Employers have drug costs on their minds lately. Balancing the cost of drugs against care has swelled as the key consideration for companies evaluating drug plans in a survey by Express Scripts.
Where 5 years ago only 41% of respondents said "balancing cost with care" was their main concern, now that number is 78%, reports Reuters. Meanwhile, where 57% said "providing the broadest coverage" was the most important measure 5 years ago, now only 14% of respondents think that is the main deal.
How companies and their benefit managers structure prescription drug benefits can have a big impact on the pharmaceutical industry. And they have been taking aggressive steps to keep on top of prices. A coalition of unions and a consumer group recently sued 8 of the largest companies, including Pfizer ($PFE), Merck ($MRK) and GlaxoSmithKline ($GSK), for using coupons to try to lure patients away from generics.

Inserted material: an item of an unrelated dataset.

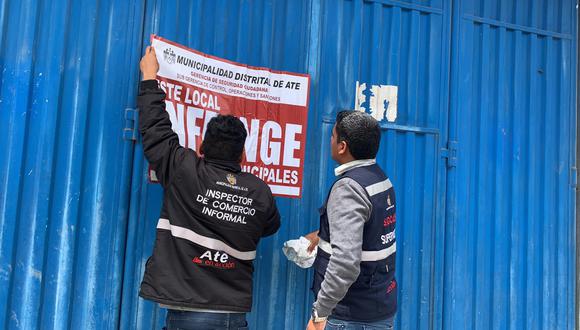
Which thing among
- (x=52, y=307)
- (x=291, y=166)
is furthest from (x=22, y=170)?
(x=291, y=166)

And companies are thinking hard about things like the cost of specialty drugs, the high-priced medications often used for the most serious conditions like cancer or rheumatoid arthritis. While only 36% of plan managers said specialty drugs are their key concern, the drugs are the primary concern for 58% of companies with more than 25,000 employees.
There is a reason specialty drug costs are on employers' minds, Tim Wentworth, Express Scripts' president of sales and account management, tells Reuters. While they make up less than 30% of what a company is spending on drugs, they are the fastest-growing segment in terms of cost. Last year, spending on medications grew 2.7% while spending on specialty drugs was up 17.1%, he said. It is the fastest-growing segment, "so they want to put things in place now," he says.
One way to do that is with step therapy, requiring plan members to try the low-cost drug before moving to another medication. Most companies expect to institute such a plan within two years, the survey found.